Your goal
For each line of the listing that holds "successfully", show the full line.

--

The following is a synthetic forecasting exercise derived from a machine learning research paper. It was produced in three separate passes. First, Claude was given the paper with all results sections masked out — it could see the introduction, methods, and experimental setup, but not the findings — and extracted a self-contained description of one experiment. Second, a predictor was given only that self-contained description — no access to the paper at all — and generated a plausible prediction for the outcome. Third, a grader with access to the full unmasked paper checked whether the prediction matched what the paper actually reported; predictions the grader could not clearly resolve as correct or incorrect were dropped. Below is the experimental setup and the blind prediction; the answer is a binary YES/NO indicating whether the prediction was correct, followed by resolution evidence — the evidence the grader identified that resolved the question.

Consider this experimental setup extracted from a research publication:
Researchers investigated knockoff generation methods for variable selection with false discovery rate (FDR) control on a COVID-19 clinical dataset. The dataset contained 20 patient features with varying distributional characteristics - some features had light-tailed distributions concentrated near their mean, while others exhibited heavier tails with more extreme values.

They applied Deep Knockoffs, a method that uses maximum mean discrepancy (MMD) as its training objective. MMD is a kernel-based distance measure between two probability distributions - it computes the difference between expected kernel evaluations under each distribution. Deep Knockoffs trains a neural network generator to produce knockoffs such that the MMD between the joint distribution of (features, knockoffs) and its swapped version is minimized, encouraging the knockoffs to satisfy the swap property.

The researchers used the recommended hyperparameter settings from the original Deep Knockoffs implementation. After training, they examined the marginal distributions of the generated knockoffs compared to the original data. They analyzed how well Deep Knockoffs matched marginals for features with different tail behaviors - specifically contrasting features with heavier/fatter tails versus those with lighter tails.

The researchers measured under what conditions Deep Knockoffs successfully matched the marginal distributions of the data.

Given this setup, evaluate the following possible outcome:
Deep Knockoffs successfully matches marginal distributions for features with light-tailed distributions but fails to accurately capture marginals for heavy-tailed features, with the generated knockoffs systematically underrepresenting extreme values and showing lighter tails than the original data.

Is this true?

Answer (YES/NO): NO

--

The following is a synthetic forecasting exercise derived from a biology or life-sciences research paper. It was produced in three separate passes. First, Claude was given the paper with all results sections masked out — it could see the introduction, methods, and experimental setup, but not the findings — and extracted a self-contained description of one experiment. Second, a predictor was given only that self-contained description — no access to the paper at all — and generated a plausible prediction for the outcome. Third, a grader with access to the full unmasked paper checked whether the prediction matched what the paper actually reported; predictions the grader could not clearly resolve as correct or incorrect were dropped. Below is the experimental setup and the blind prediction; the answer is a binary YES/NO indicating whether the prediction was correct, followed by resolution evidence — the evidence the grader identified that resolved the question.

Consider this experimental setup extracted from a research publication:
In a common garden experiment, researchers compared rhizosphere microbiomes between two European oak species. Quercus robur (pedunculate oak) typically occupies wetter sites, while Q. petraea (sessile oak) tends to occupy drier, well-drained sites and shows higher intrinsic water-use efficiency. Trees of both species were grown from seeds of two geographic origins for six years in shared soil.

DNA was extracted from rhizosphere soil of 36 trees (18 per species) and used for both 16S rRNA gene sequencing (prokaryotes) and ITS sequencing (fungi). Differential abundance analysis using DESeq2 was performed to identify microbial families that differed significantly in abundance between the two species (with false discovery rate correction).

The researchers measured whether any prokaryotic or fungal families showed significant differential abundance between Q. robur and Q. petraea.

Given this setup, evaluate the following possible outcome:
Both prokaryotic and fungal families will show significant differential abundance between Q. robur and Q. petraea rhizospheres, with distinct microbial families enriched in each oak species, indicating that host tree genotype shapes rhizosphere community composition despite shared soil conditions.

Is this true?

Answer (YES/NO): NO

--

Result of this task
The researchers measured under what conditions Deep Knockoffs successfully matched the marginal distributions of the data.
Deep Knockoffs successfully matches marginal distributions for features with light-tailed distributions but fails to accurately capture marginals for heavy-tailed features, with the generated knockoffs systematically underrepresenting extreme values and showing lighter tails than the original data.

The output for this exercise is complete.